An unaltered copy of every line below is the expected output.

(Saved data entries)
%%
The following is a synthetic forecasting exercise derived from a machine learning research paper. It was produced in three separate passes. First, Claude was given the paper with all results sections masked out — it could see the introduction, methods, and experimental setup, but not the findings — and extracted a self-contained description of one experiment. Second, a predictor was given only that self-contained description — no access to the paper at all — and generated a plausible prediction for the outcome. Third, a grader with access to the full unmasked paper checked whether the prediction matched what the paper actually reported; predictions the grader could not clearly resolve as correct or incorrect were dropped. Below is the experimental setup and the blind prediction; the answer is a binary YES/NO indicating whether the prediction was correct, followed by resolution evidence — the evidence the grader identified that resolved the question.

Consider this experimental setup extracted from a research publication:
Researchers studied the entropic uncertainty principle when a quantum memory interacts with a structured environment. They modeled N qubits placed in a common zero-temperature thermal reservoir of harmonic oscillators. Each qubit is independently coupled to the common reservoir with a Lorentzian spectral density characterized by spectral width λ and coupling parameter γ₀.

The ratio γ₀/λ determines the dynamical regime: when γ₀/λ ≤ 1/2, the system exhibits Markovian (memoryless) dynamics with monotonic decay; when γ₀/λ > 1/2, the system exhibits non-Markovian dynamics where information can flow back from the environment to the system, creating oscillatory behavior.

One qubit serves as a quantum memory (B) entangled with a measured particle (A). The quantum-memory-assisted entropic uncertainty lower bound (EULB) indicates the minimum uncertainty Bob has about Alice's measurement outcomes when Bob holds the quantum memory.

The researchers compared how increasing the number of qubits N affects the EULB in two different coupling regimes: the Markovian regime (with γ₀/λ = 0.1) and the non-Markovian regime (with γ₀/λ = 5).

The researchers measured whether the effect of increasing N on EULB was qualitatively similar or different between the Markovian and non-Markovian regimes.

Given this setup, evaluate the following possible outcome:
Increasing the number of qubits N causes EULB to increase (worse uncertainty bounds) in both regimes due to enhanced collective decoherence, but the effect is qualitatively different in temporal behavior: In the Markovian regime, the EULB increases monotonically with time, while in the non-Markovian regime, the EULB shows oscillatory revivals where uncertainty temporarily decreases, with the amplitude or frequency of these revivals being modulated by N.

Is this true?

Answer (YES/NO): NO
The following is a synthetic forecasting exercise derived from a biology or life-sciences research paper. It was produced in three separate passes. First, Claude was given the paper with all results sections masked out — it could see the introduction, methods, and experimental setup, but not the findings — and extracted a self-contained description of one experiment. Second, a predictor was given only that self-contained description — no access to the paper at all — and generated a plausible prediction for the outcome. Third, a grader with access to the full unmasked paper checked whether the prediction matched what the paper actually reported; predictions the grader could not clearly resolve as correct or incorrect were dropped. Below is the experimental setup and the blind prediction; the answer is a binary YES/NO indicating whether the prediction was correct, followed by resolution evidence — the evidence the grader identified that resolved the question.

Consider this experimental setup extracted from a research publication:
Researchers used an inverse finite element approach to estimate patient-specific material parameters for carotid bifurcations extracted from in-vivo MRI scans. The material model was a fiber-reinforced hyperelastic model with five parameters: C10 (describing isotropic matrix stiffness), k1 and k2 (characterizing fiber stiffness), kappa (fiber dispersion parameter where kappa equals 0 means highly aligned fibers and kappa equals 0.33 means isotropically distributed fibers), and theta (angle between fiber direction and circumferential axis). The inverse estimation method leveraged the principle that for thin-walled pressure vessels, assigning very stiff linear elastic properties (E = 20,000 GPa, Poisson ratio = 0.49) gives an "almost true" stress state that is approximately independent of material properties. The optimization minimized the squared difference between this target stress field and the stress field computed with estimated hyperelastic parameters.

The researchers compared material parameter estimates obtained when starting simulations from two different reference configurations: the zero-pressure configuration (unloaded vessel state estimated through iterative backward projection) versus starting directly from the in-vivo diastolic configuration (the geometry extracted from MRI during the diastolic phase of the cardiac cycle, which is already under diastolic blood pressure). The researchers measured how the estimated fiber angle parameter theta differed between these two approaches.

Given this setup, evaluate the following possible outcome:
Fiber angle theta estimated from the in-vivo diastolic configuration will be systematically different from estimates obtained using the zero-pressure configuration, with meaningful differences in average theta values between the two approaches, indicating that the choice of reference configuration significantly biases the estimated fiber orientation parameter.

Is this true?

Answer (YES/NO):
%%
_RESPONSE BELOW_:
The following is a synthetic forecasting exercise derived from a machine learning research paper. It was produced in three separate passes. First, Claude was given the paper with all results sections masked out — it could see the introduction, methods, and experimental setup, but not the findings — and extracted a self-contained description of one experiment. Second, a predictor was given only that self-contained description — no access to the paper at all — and generated a plausible prediction for the outcome. Third, a grader with access to the full unmasked paper checked whether the prediction matched what the paper actually reported; predictions the grader could not clearly resolve as correct or incorrect were dropped. Below is the experimental setup and the blind prediction; the answer is a binary YES/NO indicating whether the prediction was correct, followed by resolution evidence — the evidence the grader identified that resolved the question.

Consider this experimental setup extracted from a research publication:
Researchers studied the entropic uncertainty principle when a quantum memory interacts with a structured environment. They modeled N qubits placed in a common zero-temperature thermal reservoir of harmonic oscillators. Each qubit is independently coupled to the common reservoir with a Lorentzian spectral density characterized by spectral width λ and coupling parameter γ₀.

The ratio γ₀/λ determines the dynamical regime: when γ₀/λ ≤ 1/2, the system exhibits Markovian (memoryless) dynamics with monotonic decay; when γ₀/λ > 1/2, the system exhibits non-Markovian dynamics where information can flow back from the environment to the system, creating oscillatory behavior.

One qubit serves as a quantum memory (B) entangled with a measured particle (A). The quantum-memory-assisted entropic uncertainty lower bound (EULB) indicates the minimum uncertainty Bob has about Alice's measurement outcomes when Bob holds the quantum memory.

The researchers compared how increasing the number of qubits N affects the EULB in two different coupling regimes: the Markovian regime (with γ₀/λ = 0.1) and the non-Markovian regime (with γ₀/λ = 5).

The researchers measured whether the effect of increasing N on EULB was qualitatively similar or different between the Markovian and non-Markovian regimes.

Given this setup, evaluate the following possible outcome:
Increasing the number of qubits N causes EULB to increase (worse uncertainty bounds) in both regimes due to enhanced collective decoherence, but the effect is qualitatively different in temporal behavior: In the Markovian regime, the EULB increases monotonically with time, while in the non-Markovian regime, the EULB shows oscillatory revivals where uncertainty temporarily decreases, with the amplitude or frequency of these revivals being modulated by N.

Is this true?

Answer (YES/NO): NO
The following is a synthetic forecasting exercise derived from a biology or life-sciences research paper. It was produced in three separate passes. First, Claude was given the paper with all results sections masked out — it could see the introduction, methods, and experimental setup, but not the findings — and extracted a self-contained description of one experiment. Second, a predictor was given only that self-contained description — no access to the paper at all — and generated a plausible prediction for the outcome. Third, a grader with access to the full unmasked paper checked whether the prediction matched what the paper actually reported; predictions the grader could not clearly resolve as correct or incorrect were dropped. Below is the experimental setup and the blind prediction; the answer is a binary YES/NO indicating whether the prediction was correct, followed by resolution evidence — the evidence the grader identified that resolved the question.

Consider this experimental setup extracted from a research publication:
Researchers used an inverse finite element approach to estimate patient-specific material parameters for carotid bifurcations extracted from in-vivo MRI scans. The material model was a fiber-reinforced hyperelastic model with five parameters: C10 (describing isotropic matrix stiffness), k1 and k2 (characterizing fiber stiffness), kappa (fiber dispersion parameter where kappa equals 0 means highly aligned fibers and kappa equals 0.33 means isotropically distributed fibers), and theta (angle between fiber direction and circumferential axis). The inverse estimation method leveraged the principle that for thin-walled pressure vessels, assigning very stiff linear elastic properties (E = 20,000 GPa, Poisson ratio = 0.49) gives an "almost true" stress state that is approximately independent of material properties. The optimization minimized the squared difference between this target stress field and the stress field computed with estimated hyperelastic parameters.

The researchers compared material parameter estimates obtained when starting simulations from two different reference configurations: the zero-pressure configuration (unloaded vessel state estimated through iterative backward projection) versus starting directly from the in-vivo diastolic configuration (the geometry extracted from MRI during the diastolic phase of the cardiac cycle, which is already under diastolic blood pressure). The researchers measured how the estimated fiber angle parameter theta differed between these two approaches.

Given this setup, evaluate the following possible outcome:
Fiber angle theta estimated from the in-vivo diastolic configuration will be systematically different from estimates obtained using the zero-pressure configuration, with meaningful differences in average theta values between the two approaches, indicating that the choice of reference configuration significantly biases the estimated fiber orientation parameter.

Is this true?

Answer (YES/NO):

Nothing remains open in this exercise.